Planas ve inminente el cierre del acuerdo UE-Mercosur, pese al rechazo del campo

M. Cedrón | E. Abuín MADRID

GANADERÍA

El ministro Planas con su homóloga francesa Annie Genevard ayer en Bruselas
El ministro Planas con su homóloga francesa Annie Genevard ayer en Bruselas OLIVIER HOSLET | EFE

El ministro de Agricultura confía en lograr una mayoría cualificada, con cláusulas de salvaguarda activadas a partir de un umbral del 8 %, mientras las protestas contra el acuerdo continúan

08 ene 2026 . Actualizado a las 18:15 h.

Culminar, por fin, el acuerdo entre la UE y Mercosur es para el ministro de Agricultura, Luis Planas, una cuestión prácticamente personal. Lo es porque, como recordó ayer durante un encuentro en Madrid con periodistas para hablar de los objetivos de su departamento para el nuevo año, fue allá a mediados de los años noventa cuando Manuel Marín, entonces vicepresidente de la Comisión Europea, dio los primeros pasos para establecer una zona de libre comercio con los países latinoamericanos que integran esta alianza (Brasil, Argentina, Uruguay y Paraguay). Y allí estaba trabajando Luis Planas, en su gabinete, «pasando muchas noches sin dormir». Tres décadas después, el titular de Agricultura cree que el acuerdo está cerca porque, como dijo, la UE está «en condiciones de alcanzar una mayoría cualificada que permita ratificar el acuerdo con Mercosur en los próximos días». Eso que Francia, y sobre todo sus agricultores y ganaderos, continúan oponiéndose al acuerdo. Ese rechazo también ha aflorado en España. En Cataluña e incluso en Galicia.

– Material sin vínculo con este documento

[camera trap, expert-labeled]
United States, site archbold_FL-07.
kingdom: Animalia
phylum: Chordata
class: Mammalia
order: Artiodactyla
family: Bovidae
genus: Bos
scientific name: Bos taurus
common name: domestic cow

Este jueves ha habido cortes de carreteras en la A9, a la altura de Perpignan; algunos tractores se hicieron fuertes ante la Torre Eiffel, el Arco del Triunfo, la puerta de Auteuil o la Asamblea Francesa y la mayoritaria Federación Nacional de Sindicatos de Explotaciones Agrícolas (FNSEA) acaba de convocar hoy una manifestación para el día 20 ante la sede del Parlamento europeo en Estrasburgo contra el acuerdo. En Galicia, en Ourense, los ganaderos han amenazado incluso que, en caso de ratificarse el convenio, «será la guerra».

Pero parece que Italia es la que tiene la sartén por el mango. Habrá que ver qué hace en la votación de este viernes sobre el porcentaje a partir del cual se aplicarán las cláusulas de salvaguarda aprobadas por Bruselas para proteger algunos productos agroalimentarios como la carne o los huevos. Lo que ha hecho el país mediterráneo es mover ficha al exigir un umbral de salvaguardia más estricto del 8% acordado finalmente entre Parlamento y Consejo. La propuesta inicial de la Comisión era que, para aplicar la salvaguarda, se superara el umbral del 10%, tanto en el volumen de importaciones de productos como la carne, las aves, los cítricos o el azúcar,  calculado sobre el volumen medio de los tres años anteriores, como en la bajada del precio de los productos foráneos con respecto al coste de los que se producen dentro de la UE. El Parlamento, en cambio, pidió rebajarlo hasta el 5%. Pero se optó por un índice de consenso del 8%, que ahora Italia quiere rebajar al 5%. En caso de que esos umbrales se sobrepasen, podrían bloquearse de manera temporal las ventajas comerciales para esos productos. La postura de España es que se apruebe el acuerdo, como repitió Luis Planas. 

Habrá que ver qué es lo que se decide este viernes durante la reunión de los embajadores de los distintos países de la UE. En caso de que lleguen a un acuerdo sobre el índice de salvaguarda, esta tendrá que comunicarse al Parlamento europeo, para luego ver lo que le encargan hacer al Ejecutivo comunitario. Fuentes consultadas por Europa Press aseguran que Ursula von der Leyen, podría viajar a Paraguay, país que ocupa actualmente la presidencia pro tempore del bloque sudamericano, para firmar el acuerdo el lunes o el martes.

 Eso alegraría a Luis Planas. Porque como no se cansó de repetir no tiene duda de que Mercosur «es una oportunidad para el sector agroalimentario, también para el aceite de oliva y para el vino» y no hay que verlo como una amenaza: «Es un grave error verlo como una amenaza (...) es una oportunidad y los acontecimientos de los últimos días [en relación a lo ocurrido en Venezuela] refuerzan esa situación».